Cruzó el umbral y siguió a la muchacha, ciegamente, hacia el living por un extraño largo pasillo. «Qué raro», pensó, «no parece tan grande esta casa desde afuera». Pero ya es muy repetitivo volver a decir que era un profesor de Literatura, porque ya sabemos cómo funcionan esta clase de profesores, piensan y piensan para escapar de la realidad porque el mundo de la imaginación parece ser su elemento más natural.
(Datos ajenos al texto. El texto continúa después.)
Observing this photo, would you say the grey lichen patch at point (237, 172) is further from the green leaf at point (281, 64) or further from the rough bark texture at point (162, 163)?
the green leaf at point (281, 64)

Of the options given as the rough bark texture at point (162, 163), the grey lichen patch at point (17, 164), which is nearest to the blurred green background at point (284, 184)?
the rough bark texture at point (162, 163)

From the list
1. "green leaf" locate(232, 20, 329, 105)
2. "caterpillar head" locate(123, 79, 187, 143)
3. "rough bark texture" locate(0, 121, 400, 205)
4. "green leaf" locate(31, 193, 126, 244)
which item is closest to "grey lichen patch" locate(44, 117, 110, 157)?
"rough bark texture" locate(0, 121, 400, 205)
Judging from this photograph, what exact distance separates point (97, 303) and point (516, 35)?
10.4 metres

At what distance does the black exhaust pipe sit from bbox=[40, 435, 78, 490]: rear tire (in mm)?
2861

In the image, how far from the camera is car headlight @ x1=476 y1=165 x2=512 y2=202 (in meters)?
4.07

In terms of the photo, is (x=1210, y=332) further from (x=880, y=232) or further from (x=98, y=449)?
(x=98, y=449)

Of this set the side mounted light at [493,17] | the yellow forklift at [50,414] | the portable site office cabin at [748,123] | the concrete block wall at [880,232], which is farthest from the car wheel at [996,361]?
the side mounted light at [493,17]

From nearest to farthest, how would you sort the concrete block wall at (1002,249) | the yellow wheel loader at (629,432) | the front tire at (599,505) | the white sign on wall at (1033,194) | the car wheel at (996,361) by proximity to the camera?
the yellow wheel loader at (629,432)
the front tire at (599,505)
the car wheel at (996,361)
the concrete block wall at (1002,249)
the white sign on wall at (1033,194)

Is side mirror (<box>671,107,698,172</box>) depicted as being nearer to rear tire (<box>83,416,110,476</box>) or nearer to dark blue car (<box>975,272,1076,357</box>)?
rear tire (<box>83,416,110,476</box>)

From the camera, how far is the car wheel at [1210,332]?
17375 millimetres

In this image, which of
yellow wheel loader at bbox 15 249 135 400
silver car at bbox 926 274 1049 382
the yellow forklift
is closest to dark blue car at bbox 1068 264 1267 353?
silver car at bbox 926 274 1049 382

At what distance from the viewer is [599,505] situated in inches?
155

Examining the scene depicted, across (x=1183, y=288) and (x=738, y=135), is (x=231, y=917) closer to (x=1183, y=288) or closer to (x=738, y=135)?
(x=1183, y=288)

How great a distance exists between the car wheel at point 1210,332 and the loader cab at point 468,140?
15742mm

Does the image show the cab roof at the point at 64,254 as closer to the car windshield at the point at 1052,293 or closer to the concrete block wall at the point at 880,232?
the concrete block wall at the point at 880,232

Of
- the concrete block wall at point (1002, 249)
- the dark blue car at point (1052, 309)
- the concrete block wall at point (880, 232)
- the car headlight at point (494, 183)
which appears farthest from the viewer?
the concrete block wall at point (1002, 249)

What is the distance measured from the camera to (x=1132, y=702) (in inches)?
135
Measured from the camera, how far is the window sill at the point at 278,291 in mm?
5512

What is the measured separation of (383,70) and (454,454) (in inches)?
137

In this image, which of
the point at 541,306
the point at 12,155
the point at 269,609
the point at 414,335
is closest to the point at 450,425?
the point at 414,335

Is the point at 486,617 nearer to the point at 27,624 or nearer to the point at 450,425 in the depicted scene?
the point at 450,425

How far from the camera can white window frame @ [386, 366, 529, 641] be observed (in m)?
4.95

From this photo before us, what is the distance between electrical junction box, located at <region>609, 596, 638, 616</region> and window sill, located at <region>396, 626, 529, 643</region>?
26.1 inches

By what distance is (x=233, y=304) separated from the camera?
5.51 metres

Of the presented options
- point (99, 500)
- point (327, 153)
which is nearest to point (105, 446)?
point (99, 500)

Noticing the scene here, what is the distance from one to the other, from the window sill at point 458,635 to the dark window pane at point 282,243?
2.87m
Aprovechó la extensión del pasillo para tratar de observar todo lo que tuviera que ver con Eva, fotografías de la familia, muebles y decorados que le dijeran algo más de ella, pero, o todo estaba muy oscuro o, en verdad, Eva no tenía ni un solo cuadro o fotografía. De hecho, Eva seguía siendo un enigma para Miguel. Lo poco que conocía de ella lo sabía por halagos de las porteras que la adoraban por su simpleza y su simpatía; y por el cavernícola de Luis que cada dos veces que se acercaba para molestarlo había una que se acercaba para contarle lo mucho que Eva le correspondía con sus cortejos. Sin embargo, pensaba, como es habitual, que de simple y de enamorada de Luis no tenía nada esa joven señorita de jardín, aunque todo eso fuera una opinión de alguien que solo miraba desde afuera y, a veces a gran distancia, todas las cosas.

A lo lejos (¿pero cuán lejos si era un simple pasillo?) notó que Eva tenía vendada la mano derecha y, cuando aceleró el paso para alcanzarla, ella cruzó otro umbral luminoso hacia el living y la perdió de vista durante un instante. La ansiedad por entrar en el living de la casa superó cualquier divague mental que pudiera haberlo achacado en ese momento y cruzó por esa arcada luminosa sin cuestionarse siquiera de dónde provenía esa claridad antinatural.

Entró con extraña seguridad y allí una primera visión lo empequeñeció como a una hormiga entre las manos de un gigante: Luis estaba sentado en la punta de la mesa contando a viva voz una anécdota estúpida de cómo fue que logró que sus alumnos trabajaran. Correctamente, en clase utilizando métodos poco ortodoxos que se valían de amenazas y advertencias bastante agresivas.

—Sentate acá, Miguel —Eva le ofreció justo el lugar opuesto al de Luis, en el otro extremo exacto. Eso no le permitió esconderse demasiado. Tuvo que saludar uno por uno a los invitados, a pesar de que nadie había notado que llegó a la cena, por estar todos prestándole atención al engreído de Luis.